Andrea’s writing reflects an integrated perspective of the importance of negotiation and mediation that is not bounded to one or a few particular disciplines.  She is either an author, co-author, co-editor, or contributor to   numerous books, texts and articles in the field of dispute resolution, including: the forthcoming Negotiation Essentials for Lawyers (ABA 2019) building on the two volume Negotiator’s Desk Reference and, earlier, The Negotiator's Fieldbook all with Christopher Honeyman; Negotiation: Processes For Problem-Solving and Mediation: Practice, Policy & Ethics, and Dispute Resolution: Beyond The Adversarial Model with Carrie Menkel-Meadow, Lela Love & Jean Sternlight; and co-author of two books with Roger Fisher, Beyond Machiavelli: Tools For Coping With Conflict and Coping With International Conflict.
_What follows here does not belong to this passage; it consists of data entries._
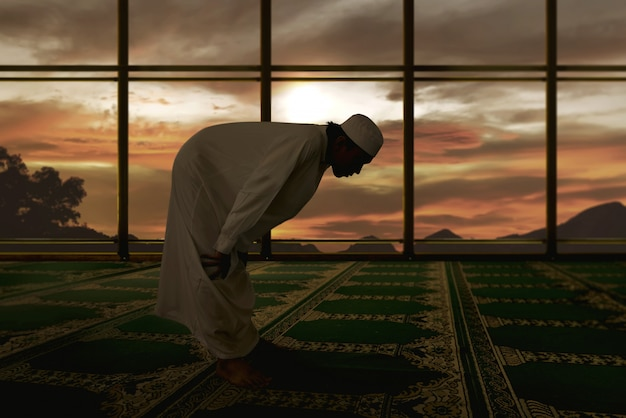 Retrato de hombre musulmán asiático rezando en la mezquita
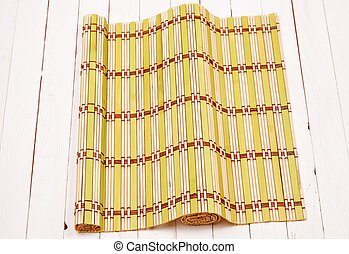 Color bamboo mat on a white wooden table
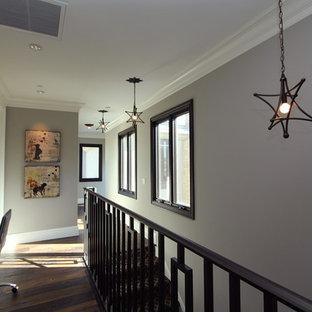 Trendy dark wood floor and brown floor hallway photo in San Diego with gray walls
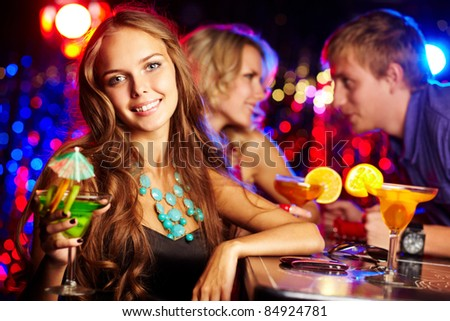 Image of gorgeous girl with cocktail looking at camera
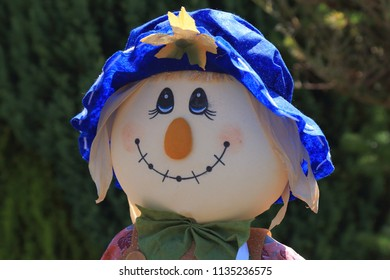 Cute straw filled boy scarecrow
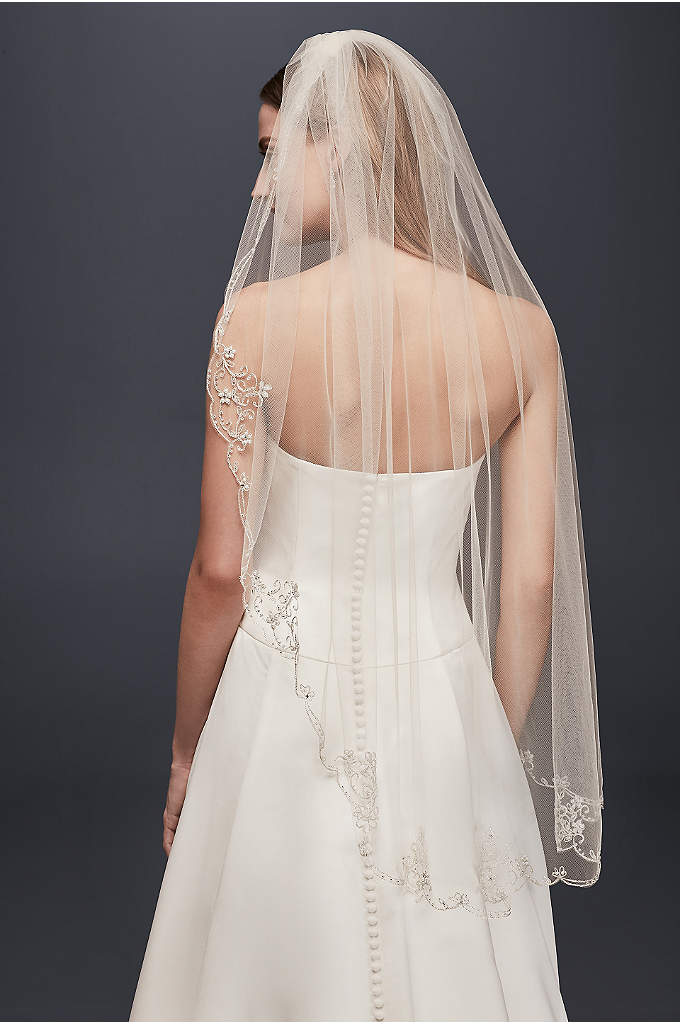 Scrolled Scallop-Edge Fingertip Veil - A delicate finish to your wedding dress, this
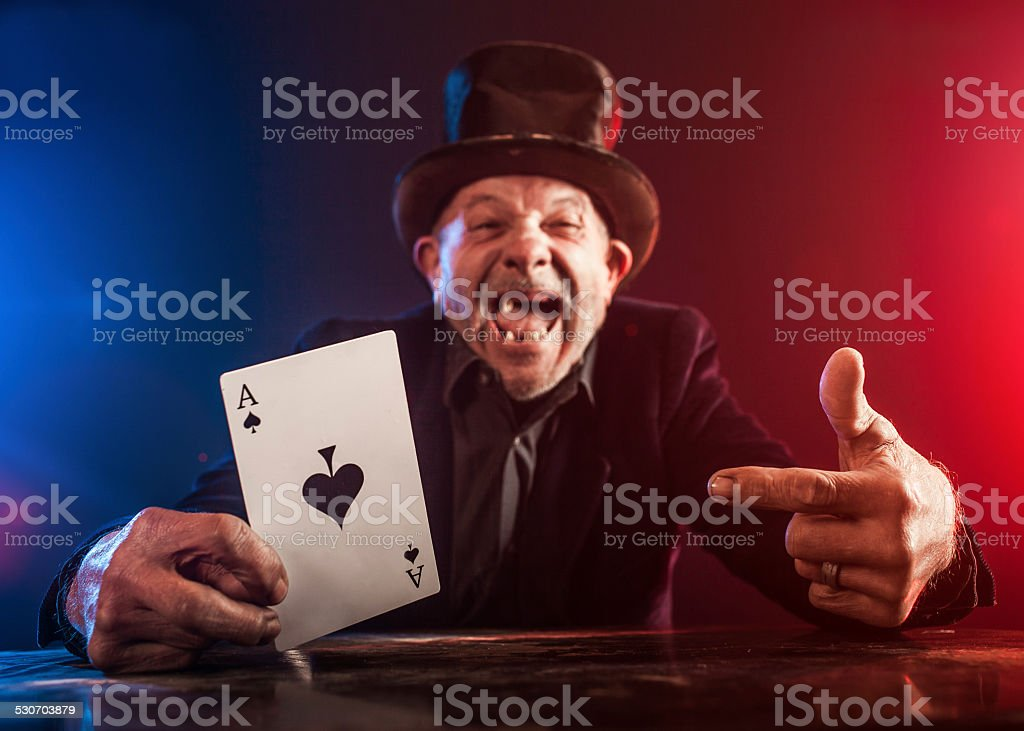 Senior man making trick with playing cards stock photo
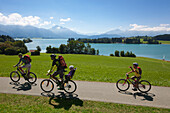 Family with bikes at Forggensee, Allgaeu Alps with Tegelberg, Saeuling and Tannheimer Berge in the background, Allgaeu, Bavaria, Germany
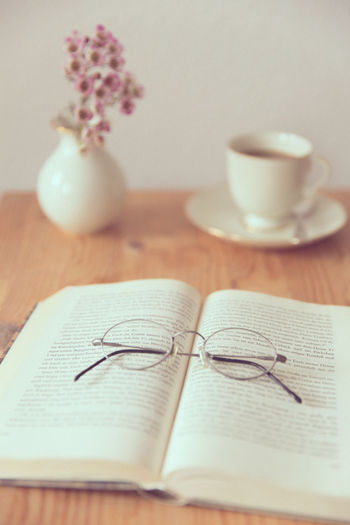 High Angle View Of Eyeglasses On Book With Tea Cup On Table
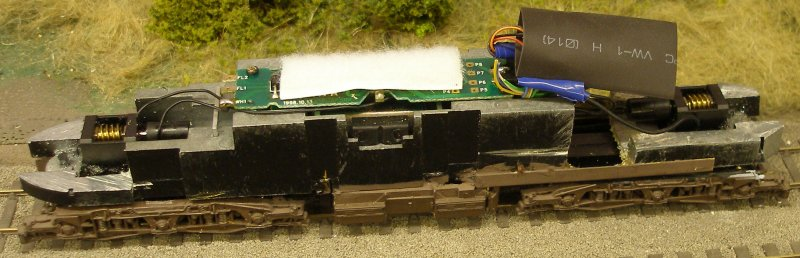Class 47 showing the revived Lenz 1025 plugged into the 8-pin socket and the Hornby insulating sleeve slipped over the decoder.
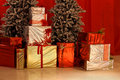 Christmas gifts under the tree inside home Stock Image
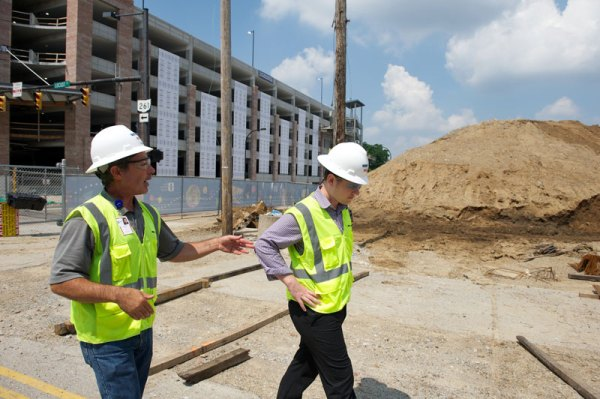 Tom Conti, left, talks with Paul Becks on the construction site.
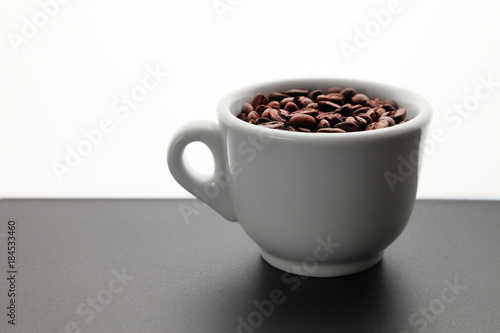 Keuken foto achterwand Koffiebonen Coffee beans in a cup/ Coffee beans in a cup, standing on a wooden table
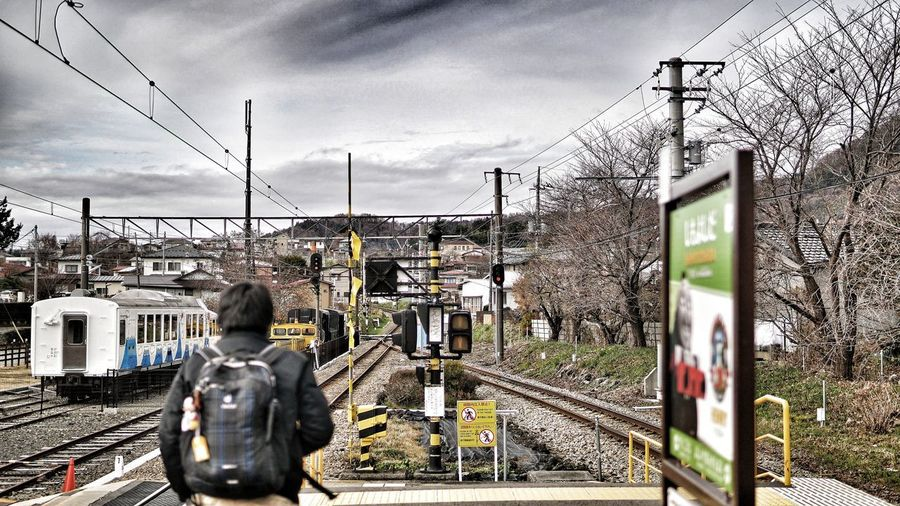 Train Train - Vehicle Train Station Track Railway Traffic Lights One Person Day Cold Temperature City Sculpture Statue Art And Craft Sky Architecture Cloud - Sky Built Structure Railroad Station Platform Public Transportation Rail Transportation Railroad Station Railroad Platform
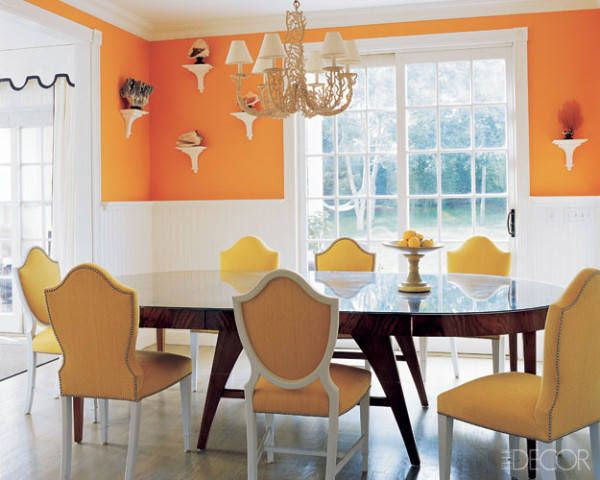 In a Hamptons cottage, Stephen Gambrel makes bright tangerine soothing by offsetting the vivid color with white wainscoting and an antique wood table.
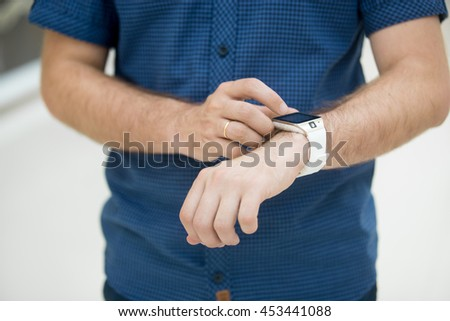 Close-up of torso of young man touching display on his smart watch, using internet, messaging, making call, or using app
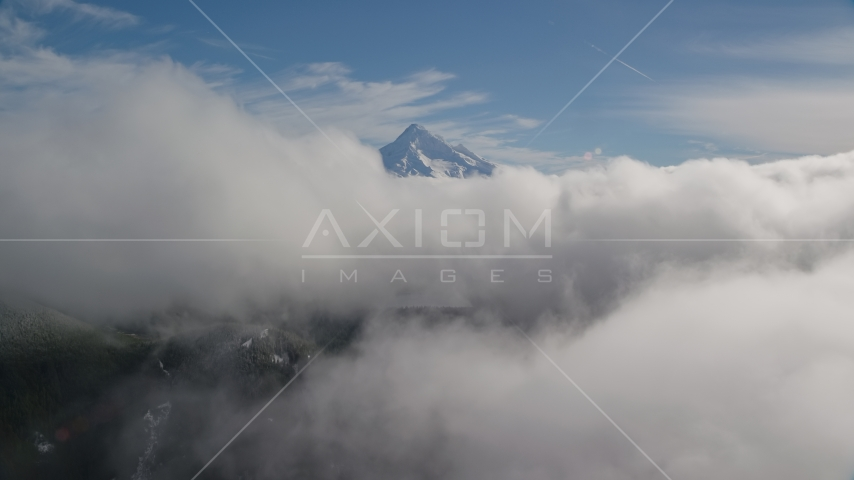 Mount Hood, visible above a layer of thick clouds, Cascade Range, Oregon Aerial Stock Photos | AX154_060.0000000F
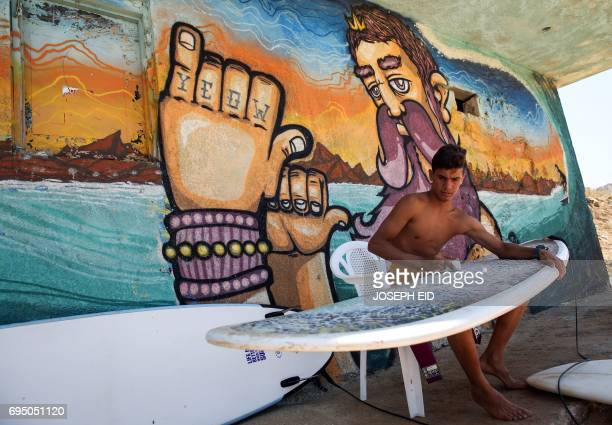 Ali Kassem a 17yearold Syrian refugee waxes his surfboard before going surfing on a beach in the town of Jiyeh south of the Lebanese capital Beirut...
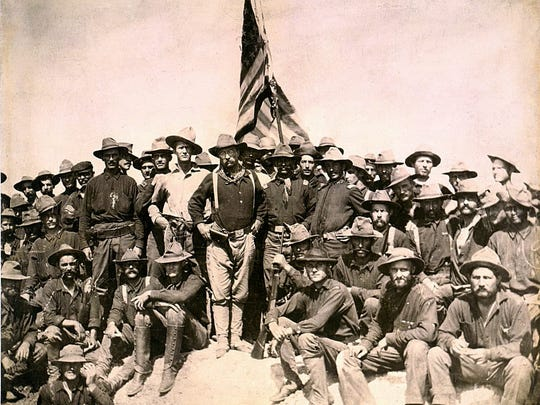 "Theordore ""Teddy"" Roosevelt (center, below the flag)"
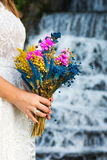 Bride holding wedding bouquet in front of a waterfall Royalty Free Stock Photo
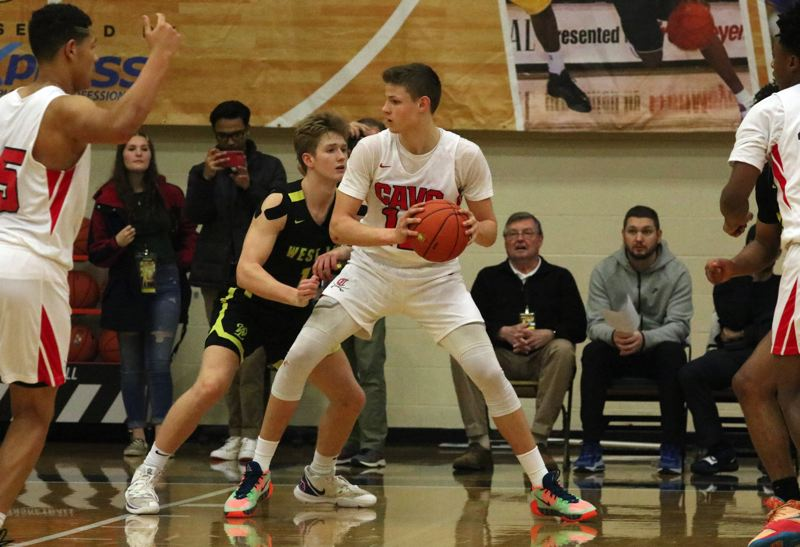PMG PHOTO: JIM BESEDA - Clackamas' Ben Gregg was named to the Les Schwab Invitational's all-tournament team after leading the Cavaliers to a 75-60 win over West Linn in the consolation final at Liberty High School.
And beyond practice theory, strategies and techniques, she also explored the frequently overlooked presence of negotiative process in every part of our society; her book, Creating The Musee d’Orsay:  The Politics of Culture in France, explores the place of negotiation and politics in art and architecture, and her most recent book, Smart & Savvy: Negotiation Strategies in Academia, written with her father David Kupfer, a researcher and emeritus professor of psychiatry, as the title suggests, explores the necessity for negotiation in an arena that is not  easily or openly admitting of the need for such skills.  Andrea has also published numerous articles on negotiation, ethics, pedagogy, gender and international conflict and currently serves as the co-chair of the editorial board of the ABA Dispute Resolution Magazine.    She is a founding editor of Indisputably, the blog for ADR law faculty and the 2017 recipient of the ABA Section of Dispute Resolution Award for Outstanding Scholarly Work, among other awards. All of this is capped off with her 2016 TEDx talk entitled Women Don’t Negotiate and Other Similar Nonsense.

Her range and scope of interest in how negotiative work can be done more effectively not only in legal practice but in the surrounding politics and culture of our society makes her perspective all the more valuable.